**PROBLEM:**
Output the data below in full, character for character.

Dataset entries
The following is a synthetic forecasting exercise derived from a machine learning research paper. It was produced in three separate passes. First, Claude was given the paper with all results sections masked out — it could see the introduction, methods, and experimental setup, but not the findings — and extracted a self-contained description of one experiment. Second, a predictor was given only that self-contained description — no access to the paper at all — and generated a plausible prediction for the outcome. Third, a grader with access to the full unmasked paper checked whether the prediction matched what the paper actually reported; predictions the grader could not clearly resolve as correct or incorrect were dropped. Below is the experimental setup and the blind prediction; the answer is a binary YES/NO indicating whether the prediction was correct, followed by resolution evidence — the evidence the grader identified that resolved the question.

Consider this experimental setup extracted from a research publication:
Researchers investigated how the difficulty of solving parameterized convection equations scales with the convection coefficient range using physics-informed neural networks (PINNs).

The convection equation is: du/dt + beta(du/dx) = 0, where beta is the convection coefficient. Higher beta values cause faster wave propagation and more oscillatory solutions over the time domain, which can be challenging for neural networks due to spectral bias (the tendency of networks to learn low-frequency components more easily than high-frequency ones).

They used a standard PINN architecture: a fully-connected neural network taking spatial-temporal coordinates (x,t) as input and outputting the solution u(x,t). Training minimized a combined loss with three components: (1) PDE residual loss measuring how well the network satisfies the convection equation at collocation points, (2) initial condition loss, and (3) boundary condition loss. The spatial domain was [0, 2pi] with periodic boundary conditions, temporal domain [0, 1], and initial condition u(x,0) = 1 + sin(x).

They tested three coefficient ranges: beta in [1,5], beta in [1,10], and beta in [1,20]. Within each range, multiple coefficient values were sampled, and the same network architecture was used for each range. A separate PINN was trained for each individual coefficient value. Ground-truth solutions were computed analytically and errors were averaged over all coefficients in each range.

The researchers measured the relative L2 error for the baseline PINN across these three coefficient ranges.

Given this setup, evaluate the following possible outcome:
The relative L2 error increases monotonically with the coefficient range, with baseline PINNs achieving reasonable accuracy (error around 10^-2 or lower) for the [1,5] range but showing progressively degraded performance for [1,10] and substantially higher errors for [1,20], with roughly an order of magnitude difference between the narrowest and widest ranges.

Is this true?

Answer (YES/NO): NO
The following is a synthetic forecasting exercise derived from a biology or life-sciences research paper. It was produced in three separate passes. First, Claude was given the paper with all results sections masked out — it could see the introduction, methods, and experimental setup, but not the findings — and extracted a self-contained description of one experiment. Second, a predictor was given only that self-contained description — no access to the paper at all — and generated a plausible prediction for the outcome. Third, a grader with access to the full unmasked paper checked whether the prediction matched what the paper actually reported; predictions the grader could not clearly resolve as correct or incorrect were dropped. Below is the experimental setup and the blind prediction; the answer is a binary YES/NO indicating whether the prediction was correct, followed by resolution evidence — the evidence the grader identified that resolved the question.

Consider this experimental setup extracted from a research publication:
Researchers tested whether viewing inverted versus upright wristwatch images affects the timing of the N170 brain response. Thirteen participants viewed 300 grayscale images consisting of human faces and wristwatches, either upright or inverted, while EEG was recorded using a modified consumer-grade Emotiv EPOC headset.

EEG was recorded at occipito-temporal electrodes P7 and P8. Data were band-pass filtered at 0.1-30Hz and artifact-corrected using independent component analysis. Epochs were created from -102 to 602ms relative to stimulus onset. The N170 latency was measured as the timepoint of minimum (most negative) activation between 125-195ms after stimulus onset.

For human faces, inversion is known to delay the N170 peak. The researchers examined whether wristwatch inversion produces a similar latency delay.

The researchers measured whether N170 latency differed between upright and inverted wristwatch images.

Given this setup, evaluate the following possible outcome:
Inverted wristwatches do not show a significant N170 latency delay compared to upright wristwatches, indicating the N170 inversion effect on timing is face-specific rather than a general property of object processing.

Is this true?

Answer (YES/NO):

**TASK SOLUTION:**
The following is a synthetic forecasting exercise derived from a machine learning research paper. It was produced in three separate passes. First, Claude was given the paper with all results sections masked out — it could see the introduction, methods, and experimental setup, but not the findings — and extracted a self-contained description of one experiment. Second, a predictor was given only that self-contained description — no access to the paper at all — and generated a plausible prediction for the outcome. Third, a grader with access to the full unmasked paper checked whether the prediction matched what the paper actually reported; predictions the grader could not clearly resolve as correct or incorrect were dropped. Below is the experimental setup and the blind prediction; the answer is a binary YES/NO indicating whether the prediction was correct, followed by resolution evidence — the evidence the grader identified that resolved the question.

Consider this experimental setup extracted from a research publication:
Researchers investigated how the difficulty of solving parameterized convection equations scales with the convection coefficient range using physics-informed neural networks (PINNs).

The convection equation is: du/dt + beta(du/dx) = 0, where beta is the convection coefficient. Higher beta values cause faster wave propagation and more oscillatory solutions over the time domain, which can be challenging for neural networks due to spectral bias (the tendency of networks to learn low-frequency components more easily than high-frequency ones).

They used a standard PINN architecture: a fully-connected neural network taking spatial-temporal coordinates (x,t) as input and outputting the solution u(x,t). Training minimized a combined loss with three components: (1) PDE residual loss measuring how well the network satisfies the convection equation at collocation points, (2) initial condition loss, and (3) boundary condition loss. The spatial domain was [0, 2pi] with periodic boundary conditions, temporal domain [0, 1], and initial condition u(x,0) = 1 + sin(x).

They tested three coefficient ranges: beta in [1,5], beta in [1,10], and beta in [1,20]. Within each range, multiple coefficient values were sampled, and the same network architecture was used for each range. A separate PINN was trained for each individual coefficient value. Ground-truth solutions were computed analytically and errors were averaged over all coefficients in each range.

The researchers measured the relative L2 error for the baseline PINN across these three coefficient ranges.

Given this setup, evaluate the following possible outcome:
The relative L2 error increases monotonically with the coefficient range, with baseline PINNs achieving reasonable accuracy (error around 10^-2 or lower) for the [1,5] range but showing progressively degraded performance for [1,10] and substantially higher errors for [1,20], with roughly an order of magnitude difference between the narrowest and widest ranges.

Is this true?

Answer (YES/NO): NO
The following is a synthetic forecasting exercise derived from a biology or life-sciences research paper. It was produced in three separate passes. First, Claude was given the paper with all results sections masked out — it could see the introduction, methods, and experimental setup, but not the findings — and extracted a self-contained description of one experiment. Second, a predictor was given only that self-contained description — no access to the paper at all — and generated a plausible prediction for the outcome. Third, a grader with access to the full unmasked paper checked whether the prediction matched what the paper actually reported; predictions the grader could not clearly resolve as correct or incorrect were dropped. Below is the experimental setup and the blind prediction; the answer is a binary YES/NO indicating whether the prediction was correct, followed by resolution evidence — the evidence the grader identified that resolved the question.

Consider this experimental setup extracted from a research publication:
Researchers tested whether viewing inverted versus upright wristwatch images affects the timing of the N170 brain response. Thirteen participants viewed 300 grayscale images consisting of human faces and wristwatches, either upright or inverted, while EEG was recorded using a modified consumer-grade Emotiv EPOC headset.

EEG was recorded at occipito-temporal electrodes P7 and P8. Data were band-pass filtered at 0.1-30Hz and artifact-corrected using independent component analysis. Epochs were created from -102 to 602ms relative to stimulus onset. The N170 latency was measured as the timepoint of minimum (most negative) activation between 125-195ms after stimulus onset.

For human faces, inversion is known to delay the N170 peak. The researchers examined whether wristwatch inversion produces a similar latency delay.

The researchers measured whether N170 latency differed between upright and inverted wristwatch images.

Given this setup, evaluate the following possible outcome:
Inverted wristwatches do not show a significant N170 latency delay compared to upright wristwatches, indicating the N170 inversion effect on timing is face-specific rather than a general property of object processing.

Is this true?

Answer (YES/NO):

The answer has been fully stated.